Uno degli obiettivi cinesi è poi quello di espandere l’utilizzo dei combustibili verdi attraverso una transizione morbida. Per questo motivo, il governo sta espandendo l’uso su scala nazionale del bioetanolo e metanolo come carburante verde, entro il 2020, anche attraverso importanti investimenti nell’industria americana dello shale gas al fine di importarlo in Cina. Per questo, la Shangai Bi Ke Clean Energy Technology, compagnia energetica partecipata dallo stato, ha da poco costruito nello stato di Washington un impianto di produzione del metanolo dallo shale gas, come confermato dallo stesso amministratore delegato della società, Wu Lebin. Secondo Lebin questa è la via più facile per rispettare gli impegni stabiliti alla Cop 21 di Parigi attraverso una fonte a basso costo e logisticamente molto più facile da trasportare.

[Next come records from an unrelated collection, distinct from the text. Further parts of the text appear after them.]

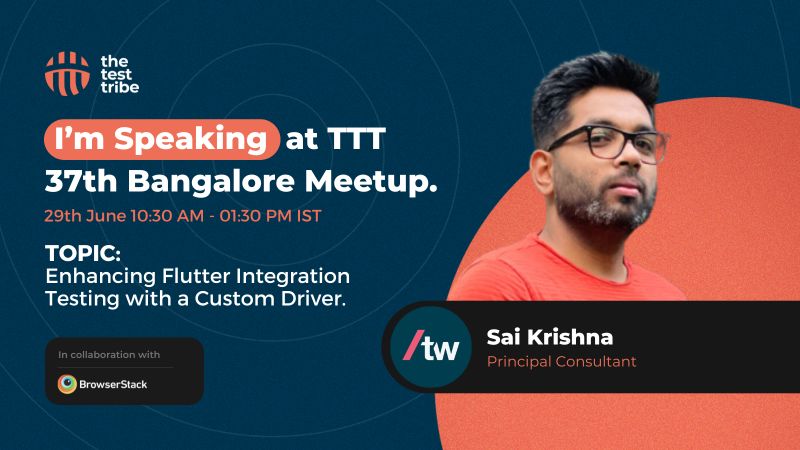 the test tribe

I'm Speaking at TTT 37th Bangalore Meetup.

29th June 10:30 AM - 01:30 PM IST

TOPIC:
Enhancing Flutter Integration Testing with a Custom Driver.

In collaboration with

BrowserStack

/tw

Sai Krishna
Principal Consultant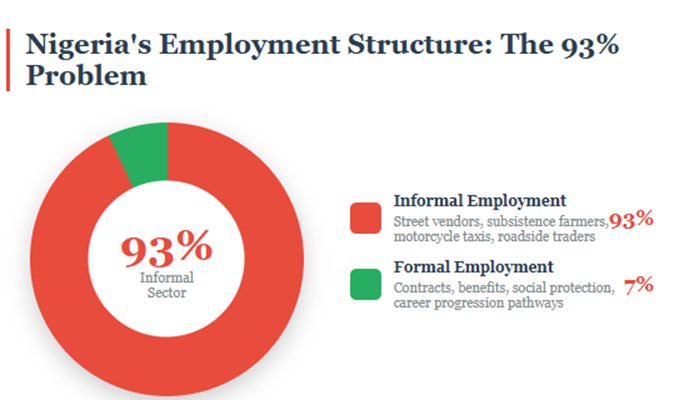 Nigeria's Employment Structure: The 93% Problem

93%
Informal Sector

Informal Employment
Street vendors, subsistence farmers, motorcycle taxis, roadside traders
93%

Formal Employment
Contracts, benefits, social protection, career progression pathways
7%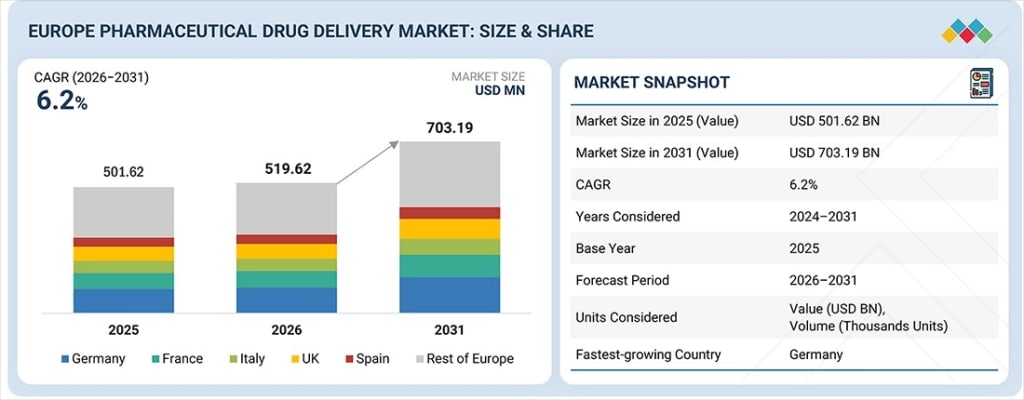 EUROPE PHARMACEUTICAL DRUG DELIVERY MARKET: SIZE & SHARE

CAGR (2026–2031)
6.2%

MARKET SIZE
USD MN

501.62
519.62
703.19

2025
2026
2031

Germany France Italy UK Spain Rest of Europe

MARKET SNAPSHOT

| | |
|---|---|
| Market Size in 2025 (Value) | USD 501.62 BN |
| Market Size in 2031 (Value) | USD 703.19 BN |
| CAGR | 6.2% |
| Years Considered | 2024–2031 |
| Base Year | 2025 |
| Forecast Period | 2026–2031 |
| Units Considered | Value (USD BN), Volume (Thousands Units) |
| Fastest-growing Country | Germany |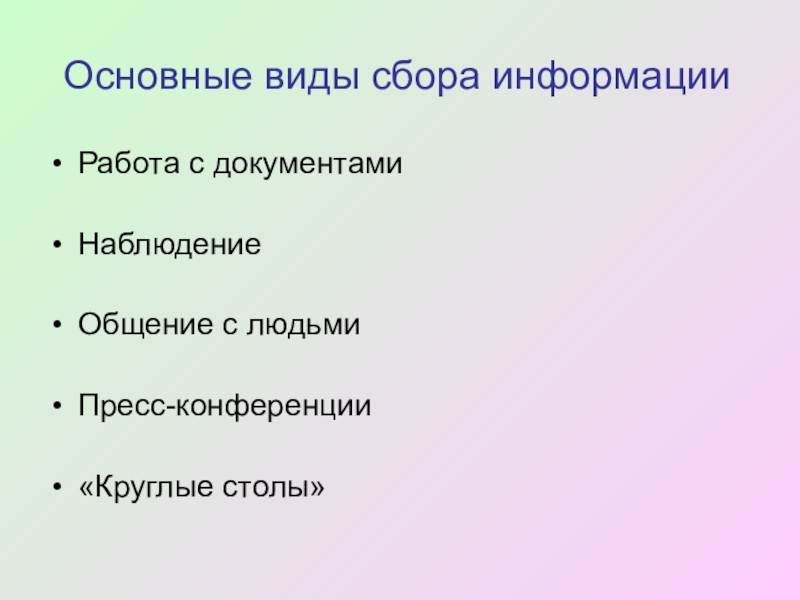 Основные виды сбора информации

• Работа с документами
• Наблюдение
• Общение с людьми
• Пресс-конференции
• «Круглые столы»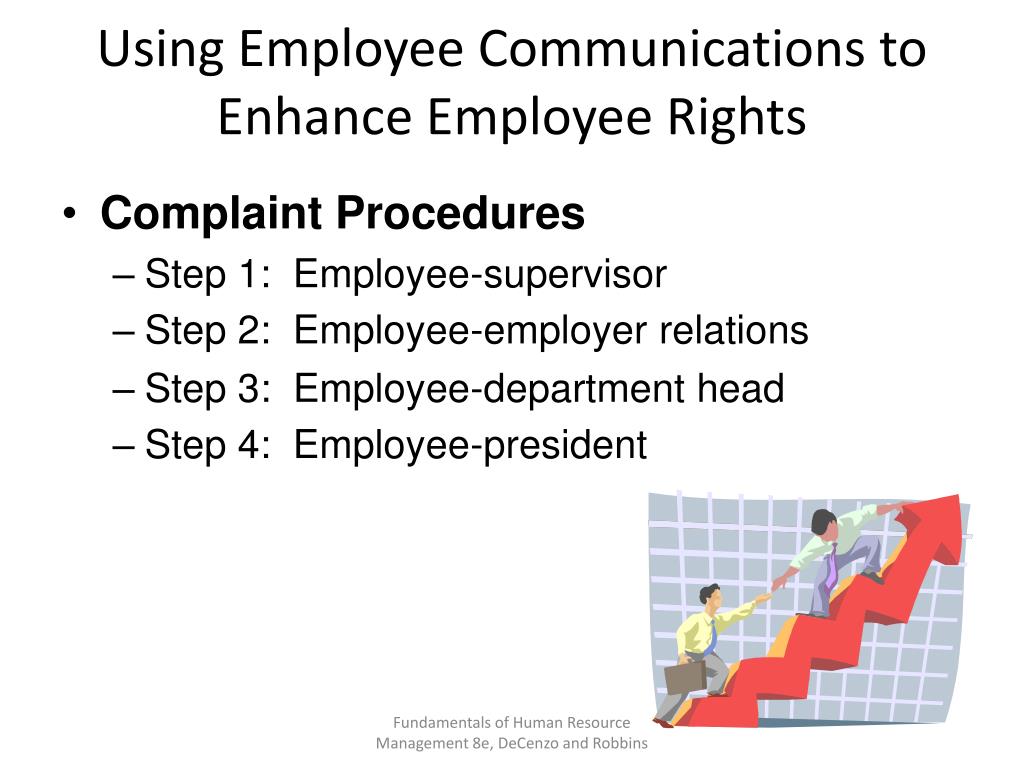 Using Employee Communications to Enhance Employee Rights

• Complaint Procedures
– Step 1: Employee-supervisor
– Step 2: Employee-employer relations
– Step 3: Employee-department head
– Step 4: Employee-president

Fundamentals of Human Resource Management 8e, DeCenzo and Robbins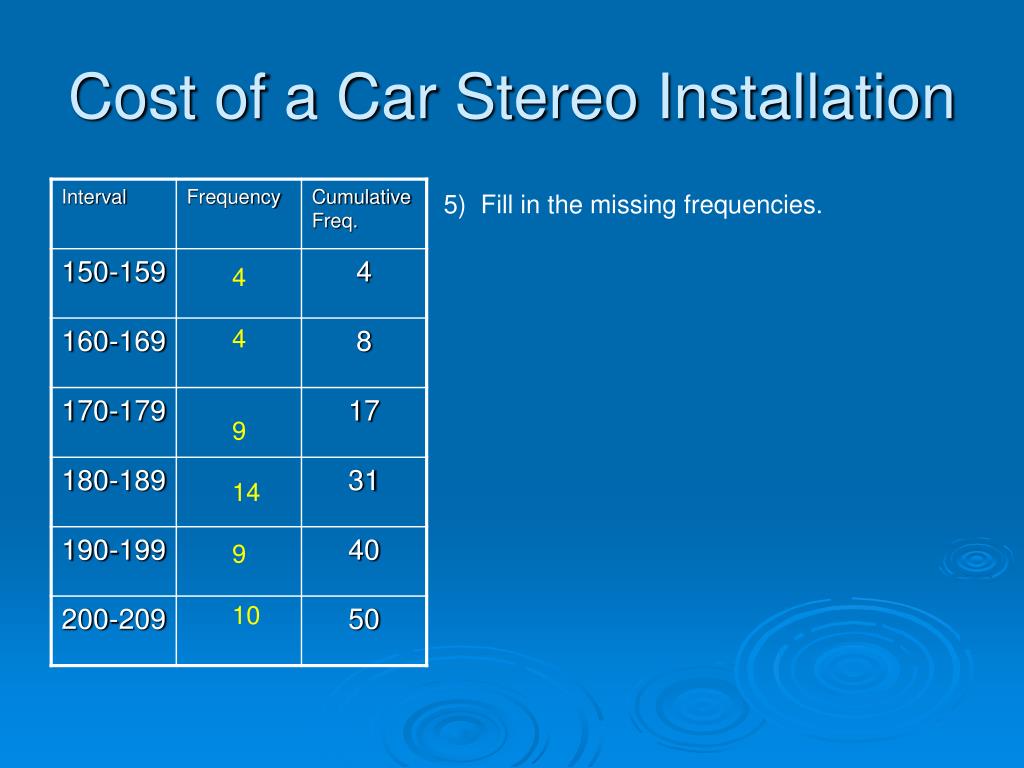 Cost of a Car Stereo Installation

| Interval | Frequency | Cumulative Freq. |
|---|---|---|
| 150-159 | 4 | 4 |
| 160-169 | 4 | 8 |
| 170-179 | 9 | 17 |
| 180-189 | 14 | 31 |
| 190-199 | 9 | 40 |
| 200-209 | 10 | 50 |

5) Fill in the missing frequencies.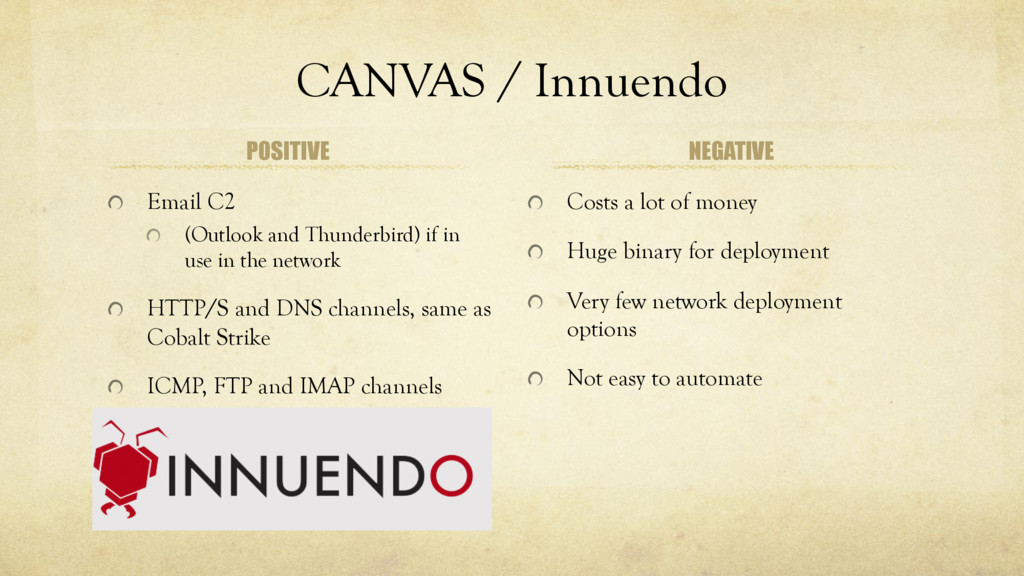 CANVAS / Innuendo

POSITIVE

Email C2

(Outlook and Thunderbird) if in use in the network

HTTP/S and DNS channels, same as Cobalt Strike

ICMP, FTP and IMAP channels

INNUENDO

NEGATIVE

Costs a lot of money

Huge binary for deployment

Very few network deployment options

Not easy to automate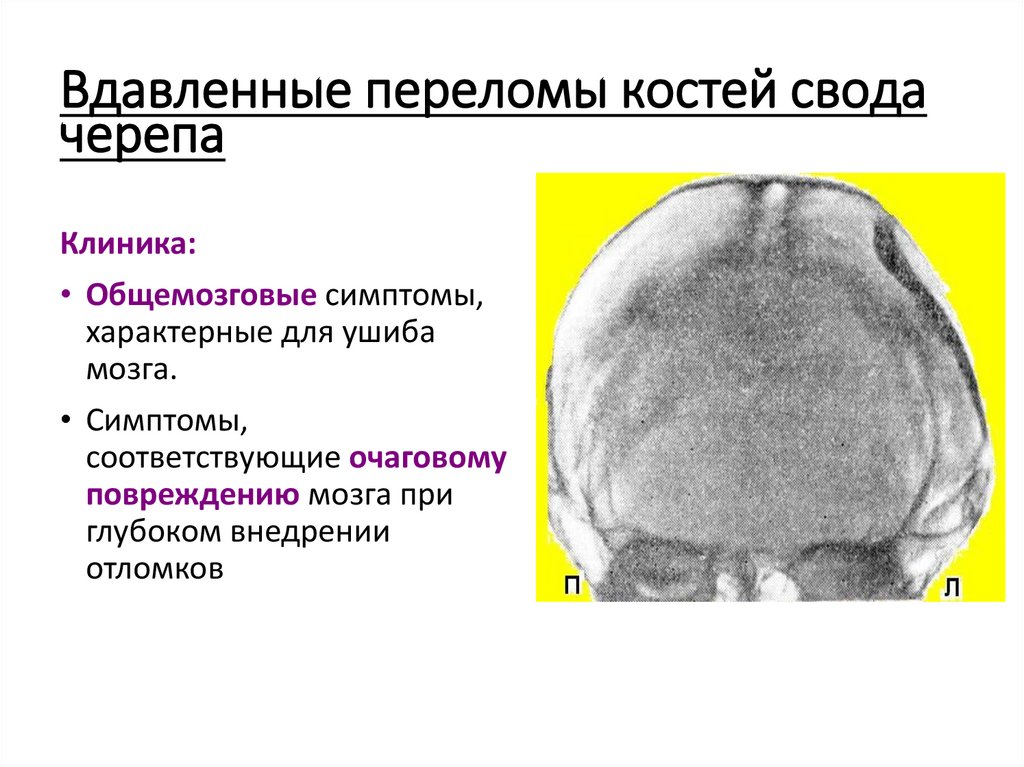 Вдавленные переломы костей свода черепа

Клиника:

• Общемозговые симптомы, характерные для ушиба мозга.

• Симптомы, соответствующие очаговому повреждению мозга при глубоком внедрении отломков

П

Л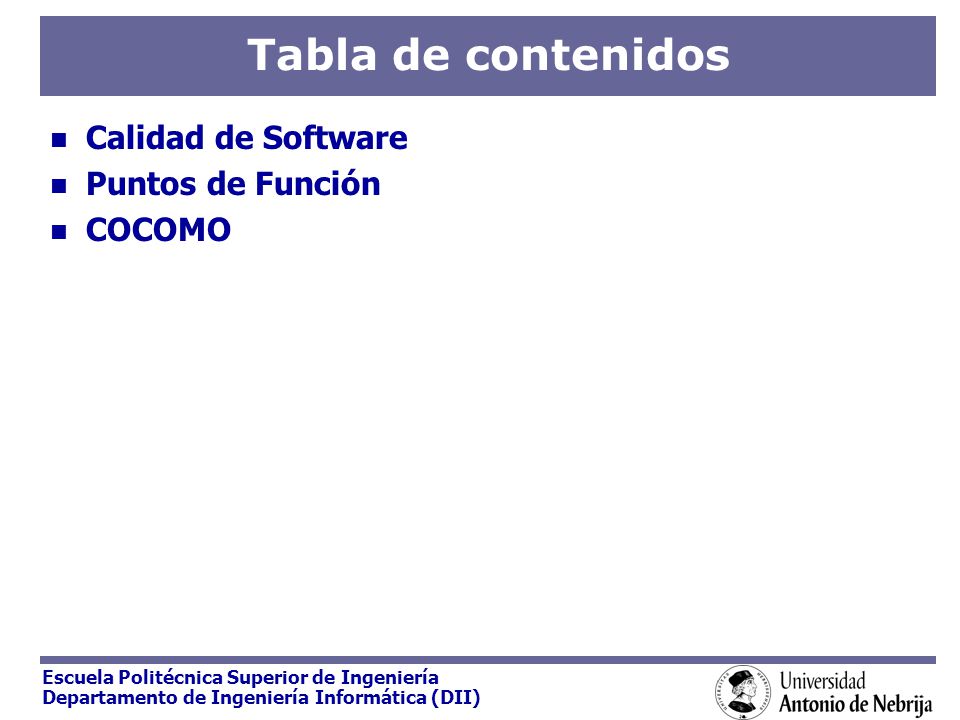 Tabla de contenidos

- Calidad de Software
- Puntos de Función
- COCOMO

Escuela Politécnica Superior de Ingeniería
Departamento de Ingeniería Informática (DII)

Universidad
Antonio de Nebrija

Da tempo ormai, Usa e Cina stanno lavorando a un accordo commerciale che vedrebbe vasti quantitativi di gas naturale inviati dal Texas e dalla Pennsylvania agli stabilimenti industriali di Shanghai e del Guangdong. Anche in quest’ottica il più grande centro di magazzinaggio e di logistica di gas della Cina dovrebbe iniziare la sua attività entro la fine del 2018, un modo per cercare di alleviare la carenza di gas nei periodi invernali e permettere di sostituire il carbone. L’impianto, finanziato con 2, miliardi di dollari dal gigante statale Sinopec, potrà immagazzinare fino a dieci miliardi di metri cubi di gas, molto probabilmente targato Usa. Ma la Cina sta pianificando di aumentare anche la propria capacità energetica nucleare, incrementando entro il 2020 di oltre trenta milioni di chilowatt la sua capacità attuale. Nel compiere questo sforzo Pechino sta risollevando l’americana Westinghouse, che lo scorso marzo ha fatto richiesta di fallimento proprio per le difficoltà incontrare sul mercato di casa propria. Westinghouse, in Cina, sta invece portando avanti la costruzione di una centrale nucleare di terza generazione l’AP1000 di Sanmen, la cui entrata in funzione è prevista entro fine 2017. Il completamento di Sanmen farà della Cina il primo Paese a usare questa tipologia di reattore nucleare di terza generazione, impattando sulle prospettive future di Westinghouse, il cui destino è oggi quantomai incerto. Se l’operazione si rivelerà un successo la Cina potrebbe infatti dare l’approvazione per la costruzione di altri reattori dello stesso tipo e innescare investimenti anche in altri Paesi. Anche Sud Africa, India, Messico e Repubblica Ceca sono ad esempio intenzionati ad adottare la tecnologia.